Matías Vila

Personal information
- Born: 7 July 1979 (age 47)

Medal record
Men's field hockey
Representing Argentina
Champions Trophy
| Bronze medal – third place | 2008 Rotterdam | Team |
Champions Challenge
| Gold medal – first place | 2005 Alexandria | Team |
| Bronze medal – third place | 2001 Kuala Lumpur | Team |
Pan American Games
| Gold medal – first place | 2003 Santo Domingo | Team |
| Gold medal – first place | 2011 Guadalajara | Team |
| Silver medal – second place | 1999 Winnipeg | Team |
| Silver medal – second place | 2007 Rio de Janeiro | Team |

= Matías Vila =

Argentine field hockey player

Matías Damián Vila (born 7 July 1979 in Buenos Aires) is a field hockey midfielder from Argentina, who made his debut for the national squad in 1997, and competed for his native country in the 2000 Summer Olympics, 2004 Summer Olympics and 2012 Summer Olympics.

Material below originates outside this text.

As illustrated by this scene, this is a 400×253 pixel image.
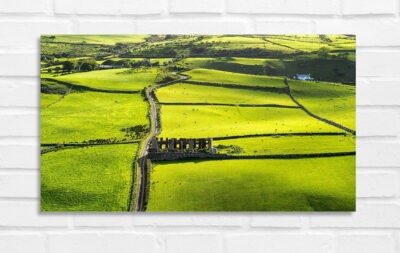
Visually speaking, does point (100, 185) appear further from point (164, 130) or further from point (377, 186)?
point (377, 186)

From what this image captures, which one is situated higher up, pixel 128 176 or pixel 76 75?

Vila started to play hockey aged seven. After the Athens Games he moved from Banco Provincia to Dutch club HC Tilburg, which had just been promoted to the top league in the Netherlands, together with fellow international Tomás MacCormik. His younger brothers Rodrigo and Lucas are also field hockey internationals for Argentina. With the national squad, Matías has won the bronze medal at the 2008 Men's Hockey Champions Trophy and four medals at the Pan American Games.